Jó 37
- Disto também o meu coração treme, e salta de seu lugar.
- Ouvi atentamente o estrondo de sua voz, e o som que sai de sua boca,
- Ao qual envia por debaixo de todos os céus; e sua luz até os confins da terra.
- Depois disso brama com estrondo; troveja com sua majestosa voz; e ele não retém [seus relâmpagos] quando sua voz é ouvida.
- Deus troveja maravilhosamente com sua voz; ele faz coisas tão grandes que nós não compreendemos.
- Pois ele diz à neve: Cai sobre à terra; Como também à chuva: Sê chuva forte.
- Ele sela as mãos de todo ser humano, para que todas as pessoas conheçam sua obra.
- E os animais selvagens entram nos esconderijos, e ficam em suas tocas.
- Da recâmara vem o redemoinho, e dos [ventos] que espalham [vem] o frio.
- Pelo sopro de Deus se dá o gelo, e as largas águas se congelam.
- Ele também carrega de umidade as espessas nuvens, [e] por entre as nuvens ele espalha seu relâmpago.
- Então elas se movem ao redor segundo sua condução, para que façam quanto ele lhes manda sobre a superfície do mundo, na terra;
- Seja que ou por vara de castigo, ou para sua terra, ou por bondade as faça vir.
- Escuta isto, Jó; fica parado, e considera as maravilhas de Deus.
- Por acaso sabes tu quando Deus dá ordem a elas, e faz brilhar o relâmpago de sua nuvem?
- Conheces tu os equilíbrios das nuvens, as maravilhas daquele que é perfeito no conhecimento?
- Tu, cujas vestes se aquecem quando a terra se aquieta por causa do [vento] sul,
- acaso podes estender com ele os céus, que estão firmes como um espelho fundido?
- Ensina-nos o que devemos dizer a ele; [pois discurso] nenhum podemos propor, por causa das [nossas] trevas.
- Seria contado a ele o que eu haveria de falar? Por acaso alguém falaria para ser devorado?
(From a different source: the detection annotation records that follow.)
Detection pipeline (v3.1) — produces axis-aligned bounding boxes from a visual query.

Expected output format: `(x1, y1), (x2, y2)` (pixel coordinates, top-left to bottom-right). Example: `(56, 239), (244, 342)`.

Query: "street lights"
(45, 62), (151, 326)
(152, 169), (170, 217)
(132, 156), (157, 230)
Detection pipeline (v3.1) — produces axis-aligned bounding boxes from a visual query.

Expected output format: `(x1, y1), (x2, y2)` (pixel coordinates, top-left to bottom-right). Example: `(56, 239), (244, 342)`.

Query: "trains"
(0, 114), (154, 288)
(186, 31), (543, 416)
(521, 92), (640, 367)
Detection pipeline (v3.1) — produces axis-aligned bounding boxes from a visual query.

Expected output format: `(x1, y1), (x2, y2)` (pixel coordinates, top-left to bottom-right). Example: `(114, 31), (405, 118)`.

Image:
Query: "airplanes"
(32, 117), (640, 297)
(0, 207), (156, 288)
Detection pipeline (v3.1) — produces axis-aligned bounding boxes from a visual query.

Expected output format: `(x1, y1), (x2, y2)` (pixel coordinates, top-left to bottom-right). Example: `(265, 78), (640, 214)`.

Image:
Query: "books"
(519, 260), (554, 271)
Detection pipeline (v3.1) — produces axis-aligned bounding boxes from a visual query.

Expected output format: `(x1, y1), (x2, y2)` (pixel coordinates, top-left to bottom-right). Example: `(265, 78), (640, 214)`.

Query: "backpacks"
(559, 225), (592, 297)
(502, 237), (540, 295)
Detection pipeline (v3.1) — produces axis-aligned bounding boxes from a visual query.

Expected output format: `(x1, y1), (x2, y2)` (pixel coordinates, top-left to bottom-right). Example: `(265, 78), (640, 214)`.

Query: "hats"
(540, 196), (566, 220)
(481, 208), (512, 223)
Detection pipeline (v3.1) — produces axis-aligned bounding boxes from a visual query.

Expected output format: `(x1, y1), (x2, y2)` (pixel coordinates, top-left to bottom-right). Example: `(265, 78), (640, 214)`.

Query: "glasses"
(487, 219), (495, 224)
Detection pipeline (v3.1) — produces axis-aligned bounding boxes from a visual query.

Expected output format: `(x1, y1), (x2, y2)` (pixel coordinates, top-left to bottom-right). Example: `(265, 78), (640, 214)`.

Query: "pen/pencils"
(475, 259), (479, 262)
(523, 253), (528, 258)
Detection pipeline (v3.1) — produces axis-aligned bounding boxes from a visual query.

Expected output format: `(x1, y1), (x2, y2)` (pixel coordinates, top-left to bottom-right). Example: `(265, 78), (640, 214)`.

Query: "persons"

- E agora não se pode olhar para o sol, quando brilha nos céus, quando o vento passa e os limpa.
- Do norte vem o esplendor dourado; em Deus há majestade temível.
- Não podemos alcançar ao Todo-Poderoso; ele é grande em poder; porém ele a ninguém oprime [em] juízo e grandeza de justiça.
- Por isso as pessoas o temem; ele não dá atenção aos que [se acham] sábios de coração.
Texto: Bíblia Livre — CC BY 4.0
💡 Entenda Jó 37
Resumo
Eliú continua admirando os fenômenos da natureza — trovões, neve, geada, ventos — como manifestações do poder incompreensível de Deus. Ele conclui seu discurso perguntando retoricamente se Jó tem conhecimento suficiente para instruir a Deus sobre como governar o mundo natural.
Explicação
Este capítulo final de Eliú funciona como uma transição poética direta para os discursos de Deus que começam logo em seguida, com uma linguagem sobre trovões, relâmpagos e fenômenos climáticos que ecoa fortemente o estilo que o próprio Deus usará. A pergunta final de Eliú sobre a incapacidade humana de compreender ou instruir a operação da natureza (versos 14-20) prepara diretamente o leitor para o desafio semelhante, porém muito mais extenso e pessoal, que Deus apresentará a Jó a partir do capítulo seguinte. Aplicação de hoje: a magnitude e a complexidade incompreendida dos fenômenos naturais podem servir como um lembrete humilde dos limites do conhecimento humano diante da sabedoria infinita de Deus.
Curiosidades
- A conclusão do discurso de Eliú, com sua ênfase na majestade de Deus revelada através dos fenômenos climáticos, é tão estilisticamente semelhante ao discurso divino que se segue que muitos estudiosos literários consideram este capítulo uma ponte editorial cuidadosamente construída entre as duas seções do livro.
- A frase final "por isso o temem os homens; ele não respeita aos sábios de coração" (verso 24) é interpretada de duas formas pelos comentaristas: como afirmação de que Deus não precisa da aprovação até dos mais sábios, ou como crítica sutil a aqueles que se consideram sábios demais para temer a Deus — possivelmente uma indireta aos próprios amigos de Jó.